## What you are asked to do
Please rewrite the rows from the line with "Is pixel 492" to the line with "4.27 metres" as a numbered list, leaving out blank lines and pictures.
----------------
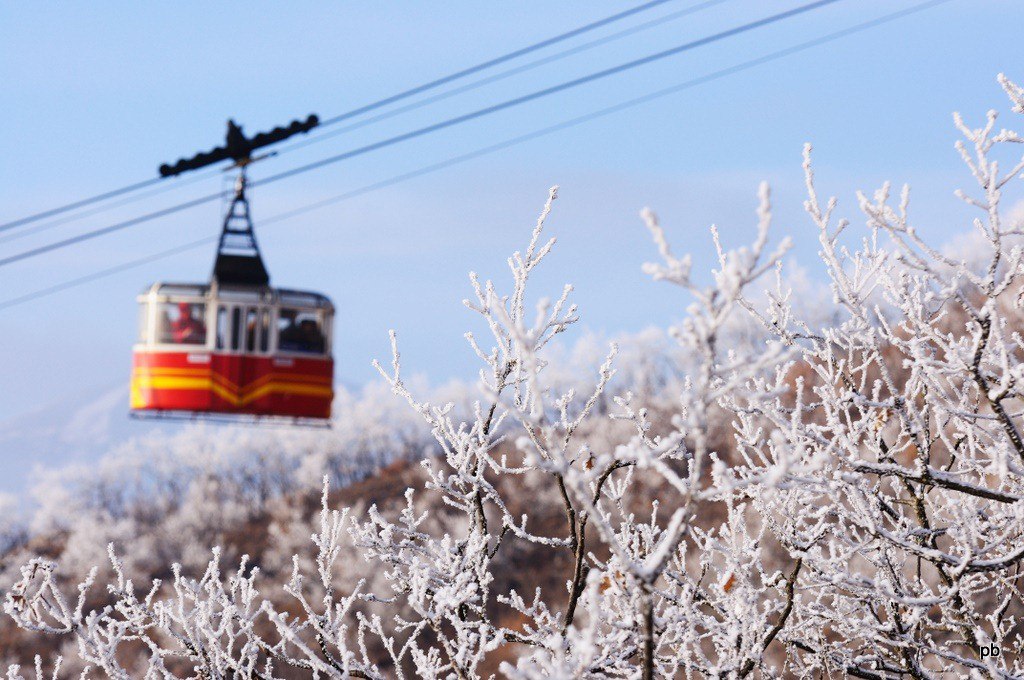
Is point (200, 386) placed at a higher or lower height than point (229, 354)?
lower

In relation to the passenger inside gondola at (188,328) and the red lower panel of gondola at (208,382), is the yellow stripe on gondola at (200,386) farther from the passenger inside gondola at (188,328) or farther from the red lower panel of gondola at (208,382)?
the passenger inside gondola at (188,328)

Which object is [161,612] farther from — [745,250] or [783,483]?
[745,250]

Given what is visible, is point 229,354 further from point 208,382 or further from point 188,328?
point 188,328

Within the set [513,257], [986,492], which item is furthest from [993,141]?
[513,257]

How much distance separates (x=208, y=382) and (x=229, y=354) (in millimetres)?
487

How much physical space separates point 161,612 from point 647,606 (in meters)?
3.67

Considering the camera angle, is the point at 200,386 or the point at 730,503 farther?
the point at 200,386

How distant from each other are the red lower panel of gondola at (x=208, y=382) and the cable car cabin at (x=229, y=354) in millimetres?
14

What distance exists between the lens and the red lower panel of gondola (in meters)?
16.5

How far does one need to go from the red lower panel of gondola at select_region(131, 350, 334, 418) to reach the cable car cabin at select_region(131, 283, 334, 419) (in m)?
0.01

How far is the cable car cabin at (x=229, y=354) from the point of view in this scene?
1650 cm

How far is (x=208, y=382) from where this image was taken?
16.5 metres

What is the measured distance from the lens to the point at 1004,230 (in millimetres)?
3650

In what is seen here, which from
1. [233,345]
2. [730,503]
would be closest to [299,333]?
[233,345]
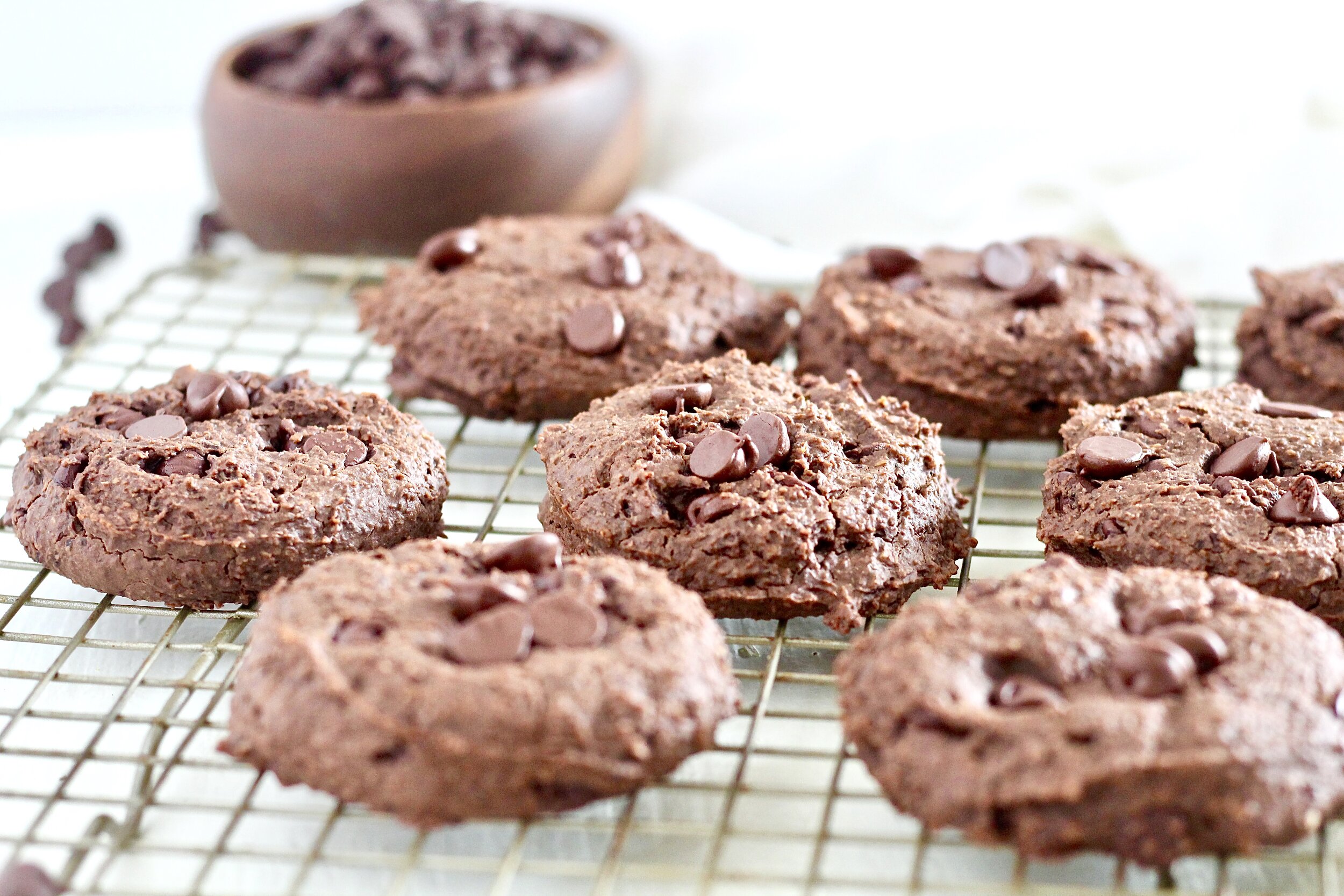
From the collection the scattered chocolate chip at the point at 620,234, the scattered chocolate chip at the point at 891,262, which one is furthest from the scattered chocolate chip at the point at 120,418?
the scattered chocolate chip at the point at 891,262

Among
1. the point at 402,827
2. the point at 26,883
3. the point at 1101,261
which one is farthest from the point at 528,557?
the point at 1101,261

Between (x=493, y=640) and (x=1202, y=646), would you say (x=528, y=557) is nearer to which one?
(x=493, y=640)

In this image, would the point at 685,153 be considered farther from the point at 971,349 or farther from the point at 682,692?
the point at 682,692

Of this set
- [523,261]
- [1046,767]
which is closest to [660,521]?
[1046,767]

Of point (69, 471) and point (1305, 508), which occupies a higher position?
point (1305, 508)

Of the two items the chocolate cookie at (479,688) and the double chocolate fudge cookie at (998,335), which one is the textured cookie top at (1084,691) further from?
the double chocolate fudge cookie at (998,335)

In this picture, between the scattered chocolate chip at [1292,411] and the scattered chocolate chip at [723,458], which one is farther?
the scattered chocolate chip at [1292,411]

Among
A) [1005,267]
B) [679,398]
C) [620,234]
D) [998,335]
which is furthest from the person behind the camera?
[620,234]
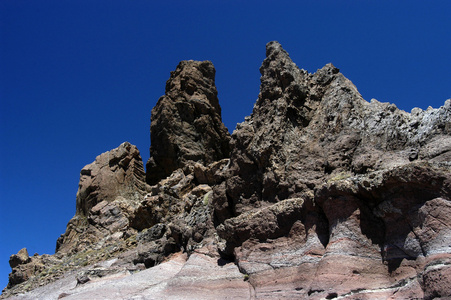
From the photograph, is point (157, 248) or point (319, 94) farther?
point (157, 248)

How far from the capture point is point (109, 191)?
5184 centimetres

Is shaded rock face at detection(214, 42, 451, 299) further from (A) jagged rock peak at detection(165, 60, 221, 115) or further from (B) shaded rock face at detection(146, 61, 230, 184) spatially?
(A) jagged rock peak at detection(165, 60, 221, 115)

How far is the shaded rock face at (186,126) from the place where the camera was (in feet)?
164

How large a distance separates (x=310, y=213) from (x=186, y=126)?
36.7 meters

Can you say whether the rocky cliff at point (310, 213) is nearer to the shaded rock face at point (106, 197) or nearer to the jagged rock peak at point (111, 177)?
the shaded rock face at point (106, 197)

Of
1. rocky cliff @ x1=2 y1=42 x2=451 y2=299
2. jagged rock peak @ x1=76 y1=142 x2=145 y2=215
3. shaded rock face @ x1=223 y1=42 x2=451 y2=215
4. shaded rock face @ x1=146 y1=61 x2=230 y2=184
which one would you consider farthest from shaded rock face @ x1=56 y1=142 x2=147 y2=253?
shaded rock face @ x1=223 y1=42 x2=451 y2=215

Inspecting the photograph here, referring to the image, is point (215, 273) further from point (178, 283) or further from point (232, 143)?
point (232, 143)

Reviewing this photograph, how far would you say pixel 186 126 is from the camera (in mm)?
51656

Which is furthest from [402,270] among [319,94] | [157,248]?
[157,248]

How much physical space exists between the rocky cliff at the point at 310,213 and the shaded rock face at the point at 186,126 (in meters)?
19.5

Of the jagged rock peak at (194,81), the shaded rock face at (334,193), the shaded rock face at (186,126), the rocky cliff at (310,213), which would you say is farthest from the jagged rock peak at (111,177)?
the shaded rock face at (334,193)

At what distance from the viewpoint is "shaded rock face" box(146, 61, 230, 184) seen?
164ft

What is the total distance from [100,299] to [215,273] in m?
4.61

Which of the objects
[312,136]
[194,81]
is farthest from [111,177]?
[312,136]
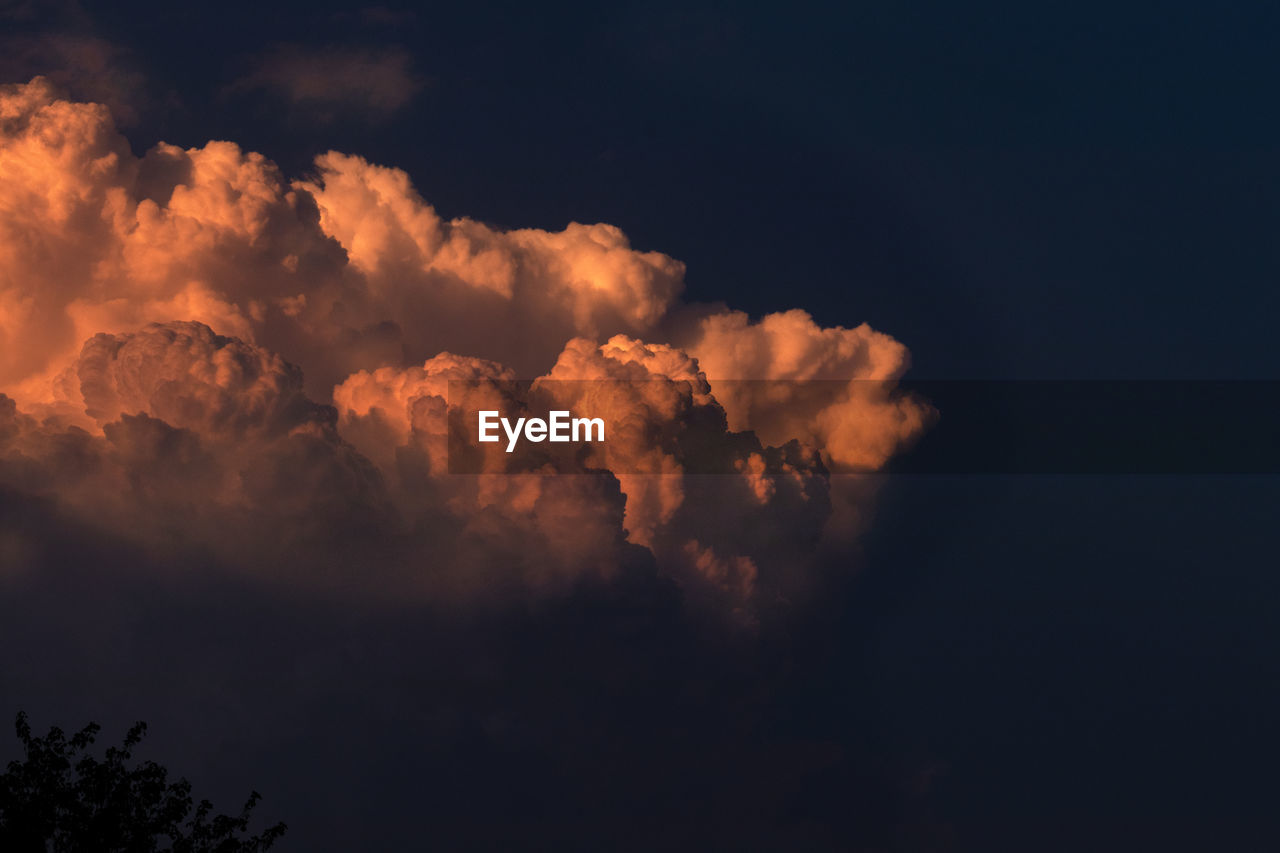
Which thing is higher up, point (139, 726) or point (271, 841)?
point (139, 726)

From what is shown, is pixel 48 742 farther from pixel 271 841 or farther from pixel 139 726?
pixel 271 841

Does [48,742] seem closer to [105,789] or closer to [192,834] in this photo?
[105,789]

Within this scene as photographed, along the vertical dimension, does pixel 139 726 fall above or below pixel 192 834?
above

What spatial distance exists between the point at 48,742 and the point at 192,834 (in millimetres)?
7289

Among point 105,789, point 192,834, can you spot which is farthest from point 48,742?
point 192,834

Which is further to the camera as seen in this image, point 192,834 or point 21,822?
point 192,834

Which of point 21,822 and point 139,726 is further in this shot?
point 139,726

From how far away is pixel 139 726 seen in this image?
66750 millimetres

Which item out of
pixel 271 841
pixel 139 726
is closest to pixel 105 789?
pixel 139 726

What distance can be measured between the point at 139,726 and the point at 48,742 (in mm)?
3794

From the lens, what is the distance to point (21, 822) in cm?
6141

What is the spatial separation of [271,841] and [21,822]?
10822mm

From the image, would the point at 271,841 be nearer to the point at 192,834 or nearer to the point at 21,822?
the point at 192,834

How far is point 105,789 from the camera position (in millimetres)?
64812
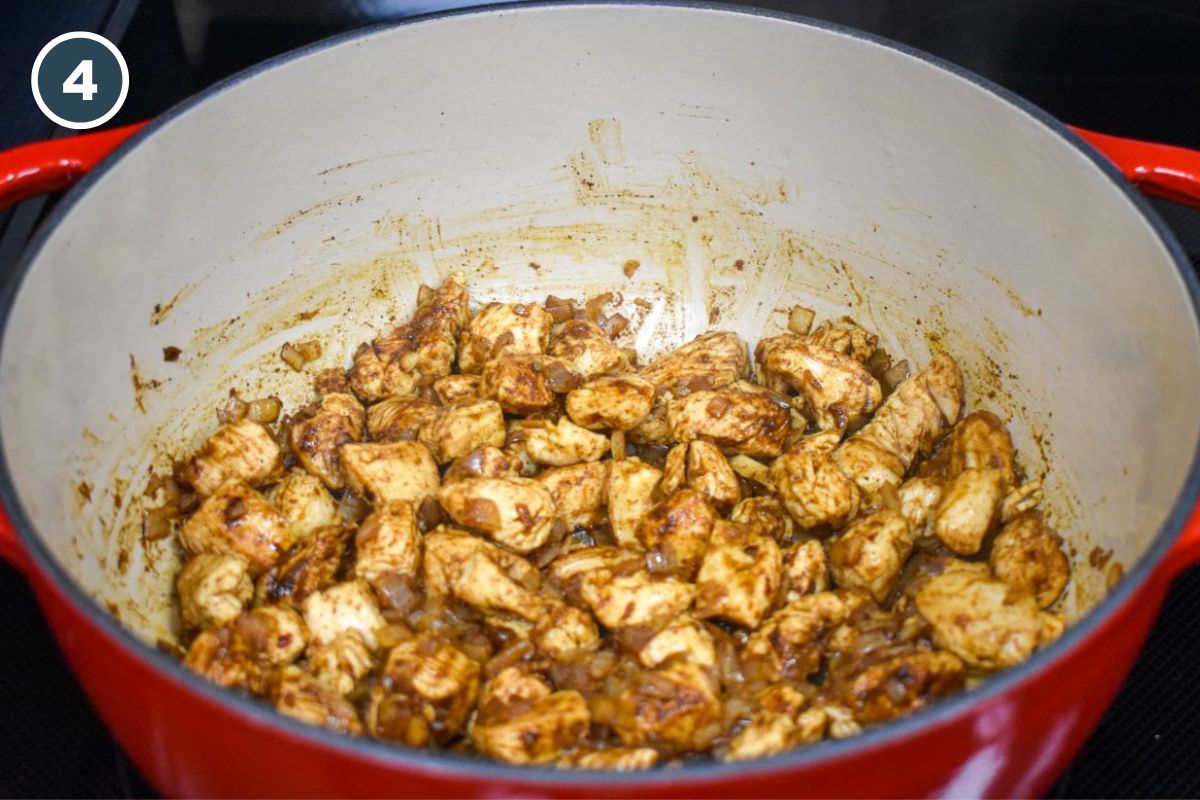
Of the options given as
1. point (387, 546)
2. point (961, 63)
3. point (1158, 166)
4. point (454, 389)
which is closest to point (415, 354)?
point (454, 389)

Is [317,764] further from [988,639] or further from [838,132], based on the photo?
[838,132]

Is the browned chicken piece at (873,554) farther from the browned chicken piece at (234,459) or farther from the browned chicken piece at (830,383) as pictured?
the browned chicken piece at (234,459)

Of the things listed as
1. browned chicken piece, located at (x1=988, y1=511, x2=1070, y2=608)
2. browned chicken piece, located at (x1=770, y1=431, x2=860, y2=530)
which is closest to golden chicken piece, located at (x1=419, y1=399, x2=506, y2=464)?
browned chicken piece, located at (x1=770, y1=431, x2=860, y2=530)

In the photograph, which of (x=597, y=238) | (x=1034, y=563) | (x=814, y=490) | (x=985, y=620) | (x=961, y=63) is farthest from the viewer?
(x=961, y=63)

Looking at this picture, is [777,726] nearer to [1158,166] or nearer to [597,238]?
[1158,166]

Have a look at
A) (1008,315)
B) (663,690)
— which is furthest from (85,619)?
(1008,315)

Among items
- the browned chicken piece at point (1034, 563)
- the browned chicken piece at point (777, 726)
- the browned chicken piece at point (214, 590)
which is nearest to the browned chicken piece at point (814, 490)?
the browned chicken piece at point (1034, 563)
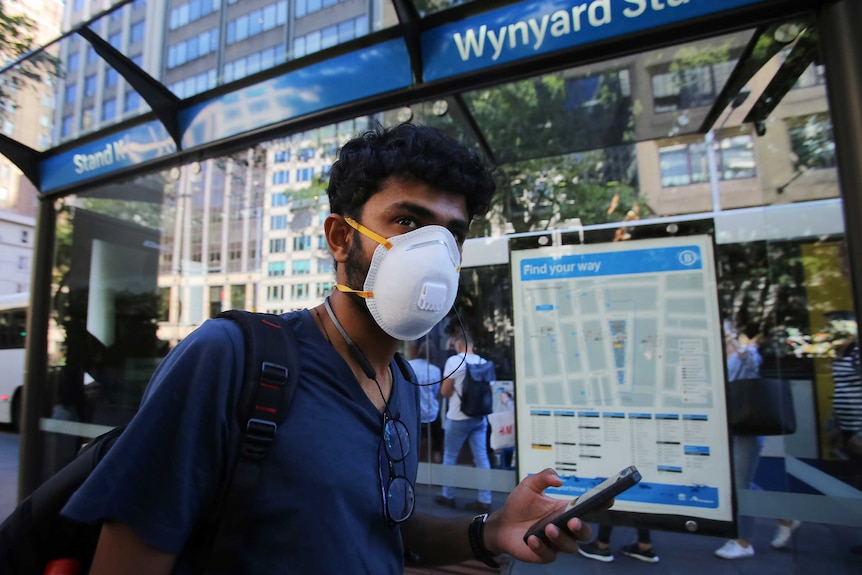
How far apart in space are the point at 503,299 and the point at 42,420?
4.78 metres

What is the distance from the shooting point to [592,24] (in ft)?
8.91

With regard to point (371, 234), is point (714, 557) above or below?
below

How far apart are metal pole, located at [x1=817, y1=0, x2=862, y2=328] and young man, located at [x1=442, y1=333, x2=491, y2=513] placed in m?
2.41

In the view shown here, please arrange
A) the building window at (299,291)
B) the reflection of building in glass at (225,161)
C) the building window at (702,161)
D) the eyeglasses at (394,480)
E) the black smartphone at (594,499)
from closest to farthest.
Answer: the black smartphone at (594,499) → the eyeglasses at (394,480) → the reflection of building in glass at (225,161) → the building window at (702,161) → the building window at (299,291)

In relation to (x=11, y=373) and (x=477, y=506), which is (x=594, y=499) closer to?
(x=477, y=506)

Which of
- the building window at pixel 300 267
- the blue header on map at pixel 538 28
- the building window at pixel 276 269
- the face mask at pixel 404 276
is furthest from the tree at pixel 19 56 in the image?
the face mask at pixel 404 276

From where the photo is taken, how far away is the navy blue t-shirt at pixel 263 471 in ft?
2.77

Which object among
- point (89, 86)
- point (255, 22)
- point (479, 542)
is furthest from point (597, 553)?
point (89, 86)

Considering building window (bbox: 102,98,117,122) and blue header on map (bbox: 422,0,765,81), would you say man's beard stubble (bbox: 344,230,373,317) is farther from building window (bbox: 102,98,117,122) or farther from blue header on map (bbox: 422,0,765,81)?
building window (bbox: 102,98,117,122)

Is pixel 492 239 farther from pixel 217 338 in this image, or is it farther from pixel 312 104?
pixel 217 338

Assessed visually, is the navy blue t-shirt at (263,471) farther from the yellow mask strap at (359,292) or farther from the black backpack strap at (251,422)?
the yellow mask strap at (359,292)

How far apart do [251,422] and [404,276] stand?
0.55 m

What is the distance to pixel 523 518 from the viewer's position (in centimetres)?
125

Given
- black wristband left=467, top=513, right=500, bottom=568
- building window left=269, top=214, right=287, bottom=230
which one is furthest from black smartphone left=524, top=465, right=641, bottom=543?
building window left=269, top=214, right=287, bottom=230
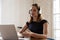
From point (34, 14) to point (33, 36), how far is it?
1.26 ft

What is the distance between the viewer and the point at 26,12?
4281mm

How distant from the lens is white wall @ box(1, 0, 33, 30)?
4.23 metres

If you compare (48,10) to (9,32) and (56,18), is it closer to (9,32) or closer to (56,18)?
(56,18)

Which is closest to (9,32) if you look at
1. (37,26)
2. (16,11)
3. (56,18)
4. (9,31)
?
(9,31)

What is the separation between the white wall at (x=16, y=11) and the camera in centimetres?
423

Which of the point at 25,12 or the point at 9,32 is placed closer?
the point at 9,32

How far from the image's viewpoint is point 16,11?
4.27 metres

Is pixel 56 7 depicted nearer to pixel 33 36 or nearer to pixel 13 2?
pixel 13 2

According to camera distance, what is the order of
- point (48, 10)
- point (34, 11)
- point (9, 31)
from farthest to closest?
point (48, 10), point (34, 11), point (9, 31)

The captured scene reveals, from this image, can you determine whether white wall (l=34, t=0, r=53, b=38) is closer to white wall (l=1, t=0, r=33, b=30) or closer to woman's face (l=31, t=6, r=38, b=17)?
white wall (l=1, t=0, r=33, b=30)

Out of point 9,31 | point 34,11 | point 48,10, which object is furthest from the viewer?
point 48,10

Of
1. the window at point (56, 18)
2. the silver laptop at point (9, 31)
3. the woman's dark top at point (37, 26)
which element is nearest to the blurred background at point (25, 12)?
the window at point (56, 18)

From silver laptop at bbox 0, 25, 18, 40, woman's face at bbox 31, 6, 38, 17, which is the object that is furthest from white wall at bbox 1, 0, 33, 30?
silver laptop at bbox 0, 25, 18, 40

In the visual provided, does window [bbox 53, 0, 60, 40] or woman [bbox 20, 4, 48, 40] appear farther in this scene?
window [bbox 53, 0, 60, 40]
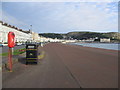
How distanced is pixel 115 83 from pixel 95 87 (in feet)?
3.67

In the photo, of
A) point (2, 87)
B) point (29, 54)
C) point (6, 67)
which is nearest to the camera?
point (2, 87)

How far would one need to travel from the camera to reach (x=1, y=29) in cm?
5428

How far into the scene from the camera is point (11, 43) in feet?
25.6

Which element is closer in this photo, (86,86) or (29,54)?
(86,86)

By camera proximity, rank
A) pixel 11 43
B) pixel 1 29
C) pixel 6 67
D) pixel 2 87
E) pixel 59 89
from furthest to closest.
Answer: pixel 1 29, pixel 6 67, pixel 11 43, pixel 2 87, pixel 59 89

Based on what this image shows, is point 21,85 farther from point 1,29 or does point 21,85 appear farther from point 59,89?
point 1,29

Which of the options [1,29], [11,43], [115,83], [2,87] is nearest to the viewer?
[2,87]

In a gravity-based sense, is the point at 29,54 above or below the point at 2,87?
above

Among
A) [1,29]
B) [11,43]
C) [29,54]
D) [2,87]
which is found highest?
[1,29]

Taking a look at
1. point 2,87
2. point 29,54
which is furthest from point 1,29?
point 2,87

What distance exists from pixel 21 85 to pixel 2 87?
2.46ft

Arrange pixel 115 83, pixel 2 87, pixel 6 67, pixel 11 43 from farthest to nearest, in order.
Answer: pixel 6 67
pixel 11 43
pixel 115 83
pixel 2 87

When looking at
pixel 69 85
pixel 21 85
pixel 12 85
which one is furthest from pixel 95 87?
pixel 12 85

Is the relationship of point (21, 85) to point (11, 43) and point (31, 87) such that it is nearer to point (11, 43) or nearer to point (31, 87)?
point (31, 87)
----------------
## Reply
1. Is pixel 492 239 farther from pixel 217 338 in this image, or is it farther from pixel 312 104?
2. pixel 217 338
3. Assessed visually, is the navy blue t-shirt at (263,471) farther from the yellow mask strap at (359,292) or farther from the black backpack strap at (251,422)?
4. the yellow mask strap at (359,292)
5. How far apart do [251,422] and [404,276] stand?
6. 0.55 m
7. What is the distance to pixel 523 518 from the viewer's position (in centimetres)?
8. 125
9. Given
10. - black wristband left=467, top=513, right=500, bottom=568
11. - building window left=269, top=214, right=287, bottom=230
12. which one is furthest from black smartphone left=524, top=465, right=641, bottom=543?
13. building window left=269, top=214, right=287, bottom=230
14. From point (34, 14) to point (33, 36), how far is it?
15. 1.26 ft
16. What is the distance between the viewer and the point at 26,12?
17. 4281mm
18. How distant from the lens is white wall @ box(1, 0, 33, 30)?
19. 4.23 metres
20. If you compare (48,10) to (9,32) and (56,18), is it closer to (9,32) or closer to (56,18)?
21. (56,18)
22. Which is closest to (9,32) if you look at
23. 1. (37,26)
24. 2. (16,11)
25. 3. (56,18)
26. 4. (9,31)
27. ?
28. (9,31)
29. What is the separation between the white wall at (x=16, y=11) and the camera in centimetres?
30. 423
31. Which of the point at 25,12 or the point at 9,32 is placed closer?
32. the point at 9,32
33. How far from the image's viewpoint is point 16,11?
34. 4.27 metres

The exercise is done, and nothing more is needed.